Exercise:
Each line with the string "drops" is to be copied from the records below.

[[ Listed records open ]]

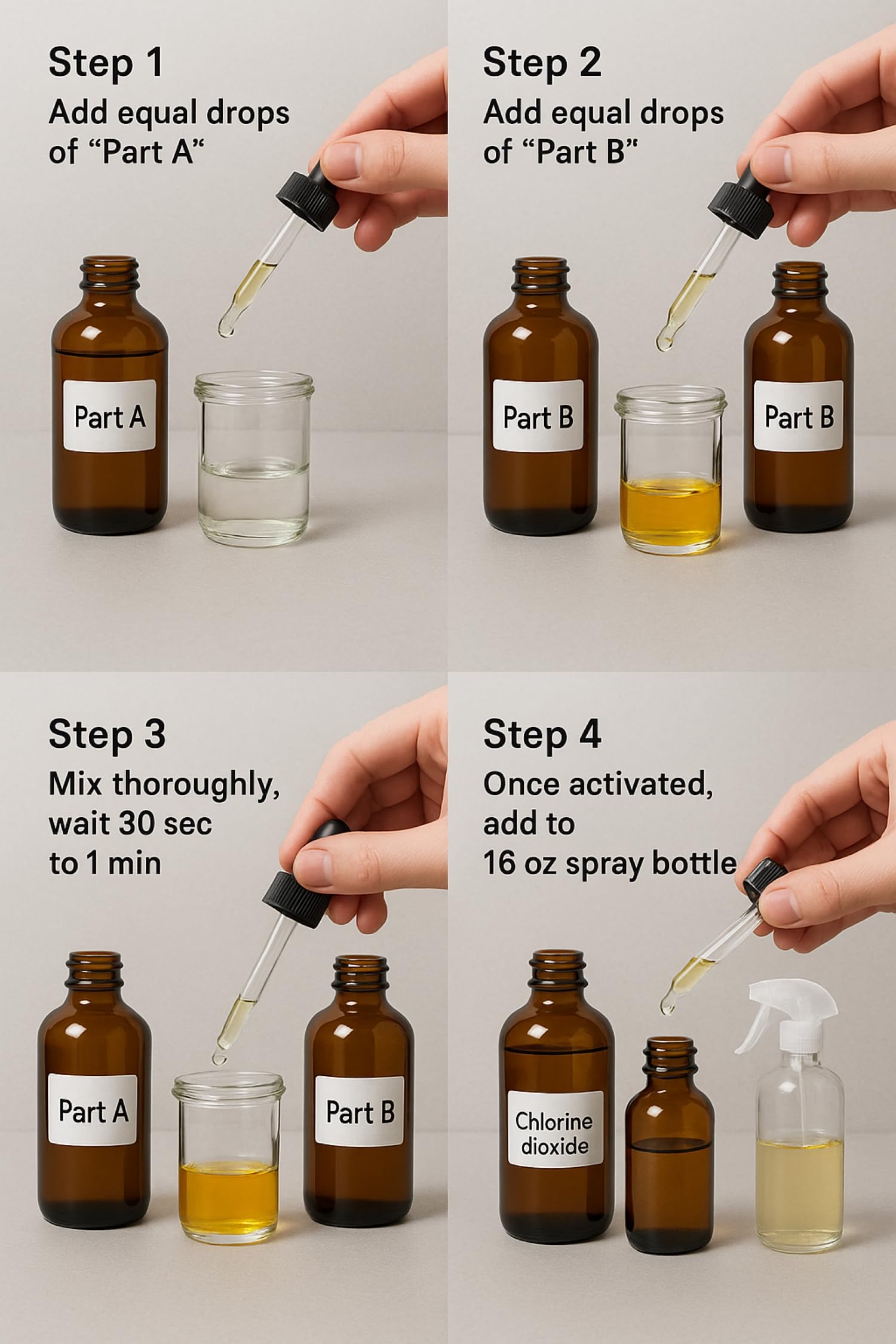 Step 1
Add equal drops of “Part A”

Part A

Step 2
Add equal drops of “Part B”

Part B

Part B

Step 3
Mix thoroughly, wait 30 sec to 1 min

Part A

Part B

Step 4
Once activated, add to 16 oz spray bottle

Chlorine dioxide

[[ Listed records closed ]]
[[ Listed records open ]]

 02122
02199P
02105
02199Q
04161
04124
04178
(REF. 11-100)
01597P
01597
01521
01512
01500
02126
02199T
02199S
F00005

[[ Listed records closed ]]
[[ Listed records open ]]

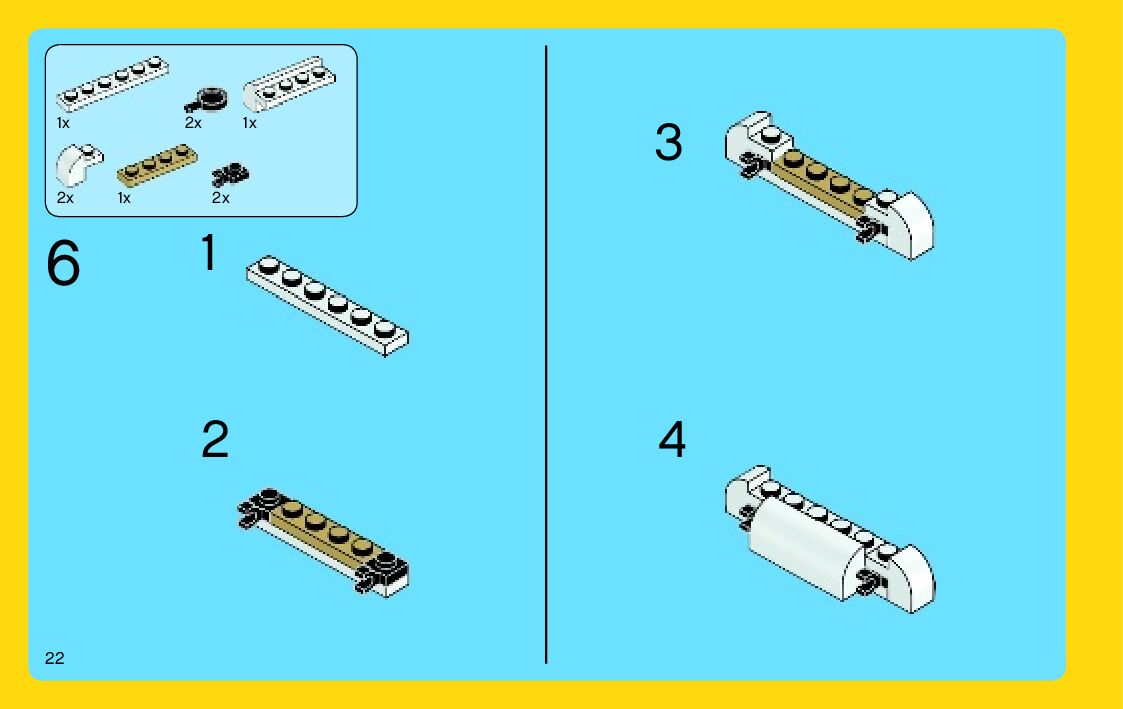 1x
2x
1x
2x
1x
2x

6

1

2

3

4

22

[[ Listed records closed ]]

Solution:
Add equal drops of “Part A”
Add equal drops of “Part B”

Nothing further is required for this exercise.